There’s a trend in hip-hop towards minimalist, almost gibberish rhymes, and Mensa completely ignores it. Instead, he crams as many syllables as possible into his bars, sometimes not even bothering to rhyme. He starts off with “Dynasty,” giving some exposition-heavy bars to set the scene:

“The crazy man’s keeping me up, I’m not sleeping
My fit too fresh to be doing the housekeeping
The maids cost too much, started cleaning my own closet
Living childhood fantasies, dealing with grown problems
Got a brand new bae, she keep me G.O.O.D like the music
If the Roc is here, throw up your diamonds and hood cubics
No I.D. said it’s time to take these goofy ni***s out rap
Drop bombs over Baghdad on these SoundCloud outcasts
I stray away to say the way my days would be without rap
My mind drifts to back before the Chi was labelled Chiraq
Then Chief Keef dropped in 2012, now it’s a drill
I was waiting in the wing like a bird on a windowsill
Now I’m the fresh prince, I think I know how my uncle feel”
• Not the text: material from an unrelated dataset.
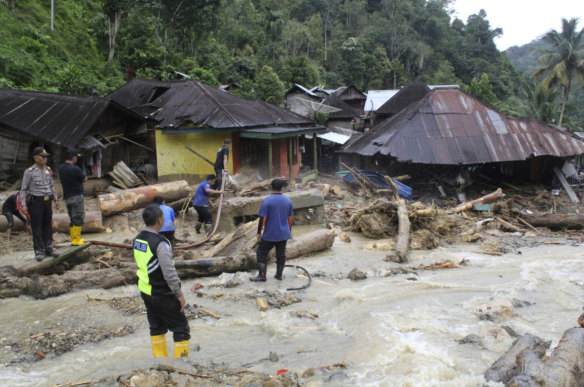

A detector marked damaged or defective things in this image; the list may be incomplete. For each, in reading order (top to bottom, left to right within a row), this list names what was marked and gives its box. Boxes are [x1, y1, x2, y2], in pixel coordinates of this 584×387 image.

damaged roof [0, 89, 109, 149]
damaged roof [109, 79, 320, 133]
damaged roof [340, 86, 584, 165]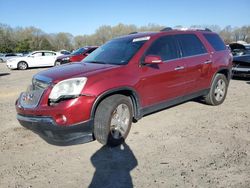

Then he goes into “16 Shots,” which addresses the 2014 murder of Laquan McDonald by a Chicago Police officer. The song calls out the mayor and the police force for how they bungled the case and tried to cover it up, but it also promises retaliation, in no uncertain terms. “This ain’t conscious rap, this shit’s ignorant,” he raps. “Ain’t no fun when the rabbit got the gun/When I cock back, police better run.” The song ends with the McDonald family’s lawyer reading a description of how the 17-year-old died that October night. It’s a harrowing description, and a harrowing song that is full of unrestrained anger.

From there, Mensa goes in a more radio-friendly direction. “Danger” is a banger with an Auto-Tuned chorus of “You know me, I like the danger.” “New Bae” is a melodic song about sex, followed by “Liquor Locker,” a guitar-led R&B ballad. Lest you think Mensa is going soft or selling out, he drops some real truth on “Shades of Blue,” rapping about the Flint Michigan water crisis:

“Now you’ve got toddlers drinking toxic waste
While the people responsible still ain’t caught no case
I don’t get it man, I just ain’t wit it man
They got Damn Daniel distracting you on Instagram
Back again with the all-white media coverage
They do it over and over like remedial subjects
The people with the least always gotta pay the most
We the first to go when they deleting them budgets
Can a n***a get his basic human rights?
Is that too much to ask? Should I say it more polite?
And everybody broke so we in the same boat
But would they let that bitch sink if we was white?”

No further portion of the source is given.